*Problem*. Change "closest" to "nearest" throughout the records below, leaving everything else unchanged, and give the lines again without the pictures.

*Data provided*.
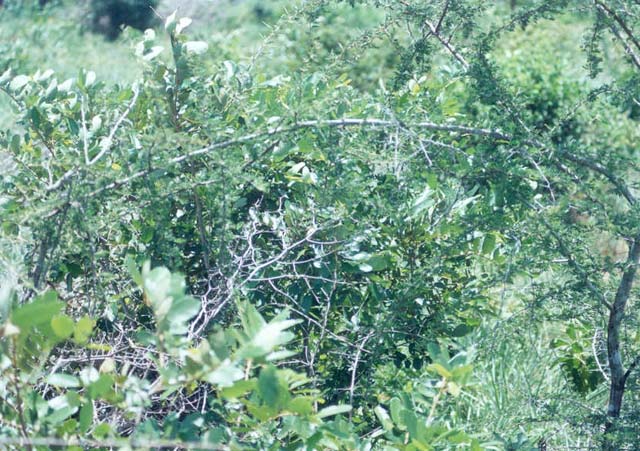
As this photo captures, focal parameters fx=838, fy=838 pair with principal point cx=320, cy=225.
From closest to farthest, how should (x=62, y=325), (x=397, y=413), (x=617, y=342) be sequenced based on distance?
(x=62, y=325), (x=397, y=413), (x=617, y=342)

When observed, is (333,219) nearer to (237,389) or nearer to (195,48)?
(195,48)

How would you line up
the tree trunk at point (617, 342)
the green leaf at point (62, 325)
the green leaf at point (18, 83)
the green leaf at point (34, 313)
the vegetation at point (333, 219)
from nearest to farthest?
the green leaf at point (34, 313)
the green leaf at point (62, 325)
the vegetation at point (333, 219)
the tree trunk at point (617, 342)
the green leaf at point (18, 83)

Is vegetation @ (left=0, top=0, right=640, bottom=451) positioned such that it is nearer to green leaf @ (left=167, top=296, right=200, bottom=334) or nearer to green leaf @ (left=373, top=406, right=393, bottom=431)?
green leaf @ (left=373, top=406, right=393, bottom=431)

*Exercise solution*.
As this photo captures, focal parameters fx=838, fy=838 pair with principal point cx=320, cy=225.
From nearest to farthest, how should (x=62, y=325), (x=397, y=413), (x=617, y=342) be sequenced based on distance?
(x=62, y=325), (x=397, y=413), (x=617, y=342)

When observed, is (333,219) nearer to (237,389) or nearer to (195,48)?
(195,48)

How would you line up
the tree trunk at point (617, 342)
the green leaf at point (62, 325)
the green leaf at point (18, 83)
the green leaf at point (34, 313)
the vegetation at point (333, 219)
from nearest to farthest?
the green leaf at point (34, 313)
the green leaf at point (62, 325)
the vegetation at point (333, 219)
the tree trunk at point (617, 342)
the green leaf at point (18, 83)

Is vegetation @ (left=0, top=0, right=640, bottom=451) positioned such that it is nearer to green leaf @ (left=167, top=296, right=200, bottom=334) or nearer to green leaf @ (left=373, top=406, right=393, bottom=431)?
green leaf @ (left=373, top=406, right=393, bottom=431)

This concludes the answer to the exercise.